Mel Brooks' 'Blazing Saddles' Went From Bomb To Cult Classic, Helping Rewrite The Rules Of Comedy

The satirical comedy film Blazing Saddles turns 50 this year, and while it went largely overlooked at the time of its release, it has since grown into one of the most beloved comedies of all time. The movie, directed and written by Mel Brooks, parodies classic Western films and openly mocks racial stereotypes and Hollywood conventions.

In the film, a scheming politician played by Harvey Korman decides to fake a murder to scare off the residents of the town Rock Ridge. He does this by hiring an African American sheriff, Bart, played by Cleavon Little. The town's residents are less than thrilled about the new sheriff, leading to numerous comedic situations. The film also stars Gene Wilder as a gunslinger and Madeline Kahn as a seductive performer.

Brooks, who was a veteran comedy writer at the time but had never directed a feature, was careful to hire a diverse crew and cast, including Richard Pryor as a co-writer. While the film was criticized for its use of racist language, Pryor defended its inclusion, stating that it was necessary to expose the issue.

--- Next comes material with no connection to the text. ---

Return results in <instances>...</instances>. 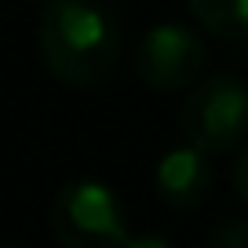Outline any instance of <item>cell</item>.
<instances>
[{"mask_svg":"<svg viewBox=\"0 0 248 248\" xmlns=\"http://www.w3.org/2000/svg\"><path fill=\"white\" fill-rule=\"evenodd\" d=\"M233 186H237V197L248 204V142H245V150H241L237 164H233Z\"/></svg>","mask_w":248,"mask_h":248,"instance_id":"ba28073f","label":"cell"},{"mask_svg":"<svg viewBox=\"0 0 248 248\" xmlns=\"http://www.w3.org/2000/svg\"><path fill=\"white\" fill-rule=\"evenodd\" d=\"M8 248H22V245H8Z\"/></svg>","mask_w":248,"mask_h":248,"instance_id":"30bf717a","label":"cell"},{"mask_svg":"<svg viewBox=\"0 0 248 248\" xmlns=\"http://www.w3.org/2000/svg\"><path fill=\"white\" fill-rule=\"evenodd\" d=\"M154 190H157V201L164 208H197V204L208 197L212 190V168H208V154L197 146H175L157 161L154 171Z\"/></svg>","mask_w":248,"mask_h":248,"instance_id":"5b68a950","label":"cell"},{"mask_svg":"<svg viewBox=\"0 0 248 248\" xmlns=\"http://www.w3.org/2000/svg\"><path fill=\"white\" fill-rule=\"evenodd\" d=\"M208 62L204 40L197 37L190 26L179 22H161L146 30L135 51V70H139L142 84L154 92H186L201 80V70Z\"/></svg>","mask_w":248,"mask_h":248,"instance_id":"277c9868","label":"cell"},{"mask_svg":"<svg viewBox=\"0 0 248 248\" xmlns=\"http://www.w3.org/2000/svg\"><path fill=\"white\" fill-rule=\"evenodd\" d=\"M37 40L55 80L92 88L117 66L121 22L106 0H44Z\"/></svg>","mask_w":248,"mask_h":248,"instance_id":"6da1fadb","label":"cell"},{"mask_svg":"<svg viewBox=\"0 0 248 248\" xmlns=\"http://www.w3.org/2000/svg\"><path fill=\"white\" fill-rule=\"evenodd\" d=\"M204 248H248V219H233V223H223L208 233Z\"/></svg>","mask_w":248,"mask_h":248,"instance_id":"52a82bcc","label":"cell"},{"mask_svg":"<svg viewBox=\"0 0 248 248\" xmlns=\"http://www.w3.org/2000/svg\"><path fill=\"white\" fill-rule=\"evenodd\" d=\"M51 233L62 248H124L132 237L117 194L95 179L70 183L55 194Z\"/></svg>","mask_w":248,"mask_h":248,"instance_id":"3957f363","label":"cell"},{"mask_svg":"<svg viewBox=\"0 0 248 248\" xmlns=\"http://www.w3.org/2000/svg\"><path fill=\"white\" fill-rule=\"evenodd\" d=\"M124 248H175V245L168 237H161V233H139V237H128Z\"/></svg>","mask_w":248,"mask_h":248,"instance_id":"9c48e42d","label":"cell"},{"mask_svg":"<svg viewBox=\"0 0 248 248\" xmlns=\"http://www.w3.org/2000/svg\"><path fill=\"white\" fill-rule=\"evenodd\" d=\"M179 132L204 154H226L248 139V84L233 73L197 80L179 109Z\"/></svg>","mask_w":248,"mask_h":248,"instance_id":"7a4b0ae2","label":"cell"},{"mask_svg":"<svg viewBox=\"0 0 248 248\" xmlns=\"http://www.w3.org/2000/svg\"><path fill=\"white\" fill-rule=\"evenodd\" d=\"M186 8L208 33L248 59V0H186Z\"/></svg>","mask_w":248,"mask_h":248,"instance_id":"8992f818","label":"cell"}]
</instances>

When the film was released in 1974, it was met with a mixed reception from critics and largely ignored by mainstream audiences. However, it gained a strong cult following over the years. Its satirical approach to delicate subjects like racism has helped cement its place as a landmark comedy that broke new ground in its genre.

Blazing Saddles is a prime example of Brooks' comedic style, which blends silly humor with social commentary. The film's themes and approach to comedy have continued to influence popular culture and entertainment.

Though it took some time for Blazing Saddles to reach its current cult status, the film's comedic innovations and boundary-pushing tendencies have earned it a rightful place as a classic and influential staple of comedy cinema.